Objective and hypotheses: Identify the prevalence of each indication and evaluate the annual response to treatment based on growth velocity, bone age (BA), bone age on height age (BA/HA) and bone age on chronological age (BA/CA).
Method: The population is 50 child, presented at Hotel-Dieu de France hospital for short stature. Information is collected on diagnosis and annual evaluations during treatment: weight, height, value of IGF1 and BA.

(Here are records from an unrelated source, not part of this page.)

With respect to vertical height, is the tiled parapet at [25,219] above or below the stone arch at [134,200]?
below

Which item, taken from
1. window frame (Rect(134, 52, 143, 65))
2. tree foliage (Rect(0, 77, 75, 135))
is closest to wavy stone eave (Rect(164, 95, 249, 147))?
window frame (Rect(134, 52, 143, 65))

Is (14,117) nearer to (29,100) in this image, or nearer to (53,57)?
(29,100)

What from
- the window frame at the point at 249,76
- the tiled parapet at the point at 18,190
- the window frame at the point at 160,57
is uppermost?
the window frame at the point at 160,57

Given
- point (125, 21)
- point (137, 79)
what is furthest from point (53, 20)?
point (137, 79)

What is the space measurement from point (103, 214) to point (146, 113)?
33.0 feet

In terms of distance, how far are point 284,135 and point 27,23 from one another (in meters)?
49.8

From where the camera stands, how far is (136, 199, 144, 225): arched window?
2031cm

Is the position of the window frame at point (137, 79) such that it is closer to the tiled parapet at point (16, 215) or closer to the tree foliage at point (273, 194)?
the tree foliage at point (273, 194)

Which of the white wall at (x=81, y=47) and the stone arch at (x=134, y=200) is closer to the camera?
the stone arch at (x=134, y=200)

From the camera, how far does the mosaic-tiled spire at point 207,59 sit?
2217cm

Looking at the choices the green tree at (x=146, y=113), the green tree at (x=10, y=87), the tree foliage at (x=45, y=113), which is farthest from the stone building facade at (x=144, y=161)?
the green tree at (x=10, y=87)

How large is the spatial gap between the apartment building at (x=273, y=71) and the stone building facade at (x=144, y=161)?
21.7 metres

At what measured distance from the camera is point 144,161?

Results: GH deficiency (CGHD and PGHD) is the main indication (50%) followed by intrauterine growth retardation (IUGR) (36%), idiopathic short stature (ISS) (8%) and lastly comes Turner syndrome (6%). The age of onset of treatment is earliest in IUGR where stature delay is between −2.8 and −3DS and their treatment was for the longest period in our study. BA/HA and BA/CA ratios are lowest in IUGR (<1) where it is expected the best response to treatment. Growth velocity during the first year of treatment is 11 cm in CGHD followed by ISS (10.3 cm). Catch-up growth after 2 years of treatment is the best in Turner patients (+1.7 SD) followed by IUGR (+1.5 SD). It gradually decreases with time in all indications. It is the best during the first year of treatment in children under 6 years of age compared to children over 6 years. No adverse effects were noted in our population.
Conclusion: The response to GH treatment is good in its various indications, especially in children treated early. A study on the national level should be considered to identify the various factors that influence final height in children treated with GH.